13 Feb 2012

Endgame II: Europe’s Faustian pact

So we now have a thumping vote in favour of the EU/IMF austerity package. Mass rioting in Athens. One in seven Greek MPs thrown out of their political parties. And a snap election set for April. On Wednesday Eurozone finance ministers should sign off Greece’s new bailout, and then the “voluntary default” for Greece’s bankers can be signed off too. But will they really stick to the promises made to the Troika amid the tumult of an election campaign?

As I said in Endgame (part 1), Greece has been cauterised. The decision made by politicians now needs to be backed by the Greek people at April’s election, if Greece is to remain in the single currency. Some of the words from likely PM Samaras, suggest a plan to renegotiate the deal in April.

He even suggested that MPs should vote yes to staying in the euro, because “eurobonds are coming”, even though Chancellor Merkel is implacably opposed to pooling Europe’s debts.
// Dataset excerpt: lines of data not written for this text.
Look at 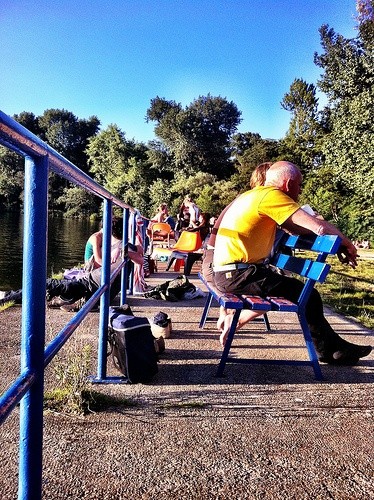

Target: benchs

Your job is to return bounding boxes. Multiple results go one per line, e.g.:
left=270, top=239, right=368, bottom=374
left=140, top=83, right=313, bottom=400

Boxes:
left=166, top=234, right=211, bottom=276
left=198, top=234, right=343, bottom=381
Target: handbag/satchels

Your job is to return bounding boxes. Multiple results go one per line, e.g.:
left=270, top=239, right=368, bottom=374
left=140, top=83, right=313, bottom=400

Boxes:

In November the troika forced Mr Samaras to write a letter confirming he’d stick to the negotiated plan. The combination of electioneering and a five way negotiation still sounds pretty fragile.

To understand where this is going however, you need to get to know what exactly it is that Germany and those driving the EU are trying to achieve. A senior figure in Chancellor Merkel’s CDU party referred to it as “spreading the stability culture throughout Europe”.

1. This is not just about German sado-austerity. The “fiscal compact” is an almost pointless fig leaf in policy terms. But it is a piece of marketing aimed at northern voters. The more significant policy changes are the reams of changes aimed at bringing down unit labour costs in the Mediterranean economies. Germany sees this as exporting the “stability culture”, as Germany itself has cut such costs since the euro’s creation. That is why the adjustment measure in Greece stresses things like cutting the minimum wage by 22 per cent.

In Italy, Spain, Ireland, and Portugal too, we see a host of measures meant to cut labour costs. Many economists in Germany see this as fair, given the sharp 30 per cent rise in real labour costs in many of these countries since the creation of the euro. That is one part of the Faustian pact: on average labour costs surged in these nations during the boom years. One leading former ECB figure I spoke to last year was actually offended by that trend. Now they have to come down. A type of hell, to pay for the better times.

2. This is as a direct result of the perceived success in Germany of a series of reforms started by Chancellor Schroder, which saw average real wages in Germany fall. The Hartz IV reforms help explain why unemployment has nearly halved in Germany in the past five years. It’s not just about classic labour market flexibility.

Chancellor Merkel also used billions of euros of taxpayers’ money to keep people in work during the financial crisis recession. They reaped the benefit over the past year and a half with a boom during the recovery. The rest of Europe can, and is, copying these reforms – but they fundamentally mean lower real wages.

3. The Draghi bazooka known as the LTRO, will be repeated in a fortnight, again aimed at the eurozone banking system. The ECB is effectively pursuing a variant of QE. The LTRO’s effect is almost the same as QE. But importantly it is QE that does not look like QE to an inflation/debt/money-printing averse German voter/politician. (There is a difference: banks have to post collateral for these loans, but eligibility is very wide including all sorts of mortgage binds and corporate loans).

The fact that he has done this and cut interest rates twice within weeks of arriving as the ECBs Italian boss in Frankfurt, and that he’s done this without inviting a mass German revolt, is very impressive. Will Germany rebel eventually? The popular wisdom says yes – I say no.

4. The market is beginning to discern the G from the PIIS. Greece is in a separate division. My market intelligence has many of the hedge funds closing out their shorts of the euro in the sovereign Credit Default Swap market. The risk here is that Greece’s politics become contagious, and Portugal and Ireland ask for some of the same deal that Greece gets. The ECB will find a legal way to share the burden of the Greek bond haircut.

5. As we get to the end of the year the German elections in 2013 will come into focus. Watch German politicians such as Per Steinbruck, who have been withering about Merkel’s dithering. Watch out for who the German SPD choose as candidate for chancellor. They have suggested they are far warmer on eurobonds than is commonly suggested about Germany.

All roads lead to the German elections next year.  If it is clear that Europe’s sado-austerity is not working in Portugal, and Spain as well as Greece, then expect some form of eurobond. The euro will very much still be with us until then.